RDC/Point de vue:Le fleuve Congo et ses affluents: des mouroirs

Par Yamaina Mandala

L’absence de l’Etat dans pratiquement tous les domaines, a conduit certains de nos compatriotes à mener des activités lucratives, sans le plus souvent se conformer aux lois et textes réglementaires en vigueur. On peut le dire en ce qui concerne le transport fluvial. Le long du fleuve Congo et ses affluents, des navires souvent dans un état défectueux, font le transport de personnes et de marchandises. Leurs propriétaires disposent des ports privés aussi bien à Kinshasa que dans les provinces traversées par de grands espaces navigables. Cependant, le transport fluvial étant très délicat, les autorités ne semblent pas lui accorder une attention particulière.

Pourtant, on se le rappelle, ce sont les bateaux de l’Office national de transport –ex ONATRA- qui ont rendu, pendant des décennies, d’appréciables services à la population. Que ce soit de Kinshasa à Kisangani, ou dans les affluents; les passagers voyageaient dans des conditions les meilleures.   C’est dire que l’importance et l’attention qui étaient accordées au transport fluvial par les gouvernements de l’époque. Tel ne semble plus être le cas de nos jours.

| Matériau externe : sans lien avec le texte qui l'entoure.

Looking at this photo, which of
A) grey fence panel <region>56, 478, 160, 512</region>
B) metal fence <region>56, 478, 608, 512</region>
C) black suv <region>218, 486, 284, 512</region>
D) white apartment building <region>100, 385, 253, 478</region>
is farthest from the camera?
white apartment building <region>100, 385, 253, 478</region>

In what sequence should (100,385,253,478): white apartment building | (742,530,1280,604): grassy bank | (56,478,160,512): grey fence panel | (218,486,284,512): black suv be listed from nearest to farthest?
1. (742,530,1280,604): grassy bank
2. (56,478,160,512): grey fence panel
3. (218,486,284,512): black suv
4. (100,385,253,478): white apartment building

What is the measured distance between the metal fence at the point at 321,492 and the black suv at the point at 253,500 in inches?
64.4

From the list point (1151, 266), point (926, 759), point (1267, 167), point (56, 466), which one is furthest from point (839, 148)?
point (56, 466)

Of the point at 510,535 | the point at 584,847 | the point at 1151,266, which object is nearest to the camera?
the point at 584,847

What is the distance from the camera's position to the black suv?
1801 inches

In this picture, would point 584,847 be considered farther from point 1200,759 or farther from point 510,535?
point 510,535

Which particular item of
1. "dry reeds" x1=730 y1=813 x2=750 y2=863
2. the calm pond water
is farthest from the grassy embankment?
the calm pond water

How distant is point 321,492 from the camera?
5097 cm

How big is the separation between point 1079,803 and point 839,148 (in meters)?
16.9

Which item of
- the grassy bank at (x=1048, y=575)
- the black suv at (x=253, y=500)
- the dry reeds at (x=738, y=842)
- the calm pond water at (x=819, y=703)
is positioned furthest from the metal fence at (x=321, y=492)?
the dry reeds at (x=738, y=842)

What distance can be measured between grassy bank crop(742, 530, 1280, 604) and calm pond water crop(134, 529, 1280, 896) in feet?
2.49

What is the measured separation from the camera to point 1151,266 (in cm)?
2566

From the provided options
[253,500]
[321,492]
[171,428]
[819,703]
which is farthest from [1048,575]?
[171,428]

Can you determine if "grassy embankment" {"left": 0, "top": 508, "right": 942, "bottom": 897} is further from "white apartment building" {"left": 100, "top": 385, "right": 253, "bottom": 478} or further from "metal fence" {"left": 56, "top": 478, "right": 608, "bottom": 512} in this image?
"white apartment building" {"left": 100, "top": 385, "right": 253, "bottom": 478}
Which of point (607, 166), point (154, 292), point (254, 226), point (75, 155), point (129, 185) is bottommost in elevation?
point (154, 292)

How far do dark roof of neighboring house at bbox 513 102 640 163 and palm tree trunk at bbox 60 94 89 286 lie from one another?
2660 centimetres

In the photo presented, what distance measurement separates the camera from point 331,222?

Cette absence de bateaux de l’ex Onatra est comblée par des armateurs sans vergogne qui ne tiennent généralement pas compte de normes. Ce qui est à la base de nombreux naufrages que l’on déplore à des intervalles réguliers tant sur le trajet qui va de Kinshasa à Kisangani, dans la province de Tshopo, ou sur les  rivières Tshuapa et Kasai. C’est le cas de celui qui s’est produit le 6 octobre 2021 dans la province de Mongala, en localité d’Engengele, dans le territoire de Bumba, à plusieurs encablures de la rivière Itimbiri.

Il y a quelques années, j’avais accompagné une délégation de 5 ministres dépêchés par le gouvernement central dans la ville de Boende, chef-lieu de la province de Tshuapa, où un naufrage dans la rivière du même nom, avait causé d’importants dégâts matériels et de pertes en vies humaines:  c’est avec un pincement au cœur que l’on suivit les témoignages de rescapés dont des femmes, des enfants et des biens avaient été emportés nuitamment par les eaux. Tous accusaient le Commissaire fluvial. Pourtant, ces cadres du ministère des transports et voies de communication avaient suivi,  à Kinshasa, une formation devant les aider à mieux remplir leurs missions sur les points d’attache. Rien n’y fait. L’on constate même que la situation  ne fait qu’empirer.

Il y a encore des années, nous avions déploré au port de Mbandaka, dans la province de l’Equateur, la présence de petits bateaux surchargés de passagers et de marchandises qui attendaient la tombée de la nuit pour prendre le large. Là aussi, le Commissaire fluvial avait été interpellé pour son insouciance et le non-respect des règlements régissant le transport fluvial.

Très souvent, les gouverneurs sont accusés  de protéger les commissaires fluviaux, ce qui empêche les ministres provinciaux des transports et voies de communication de les sanctionner en cas de fautes disciplinaires. 

Ainsi, pour des intérêts mesquins, de nombreux armateurs qui paient d’ailleurs difficilement leurs redevances à l’Etat, des gouverneurs de province, et bien entendu, des commissaires fluviaux, laissent des hommes, des femmes et des enfants se noyer la nuit dans des eaux souvent agitées sans espoir d’en sortir vivants.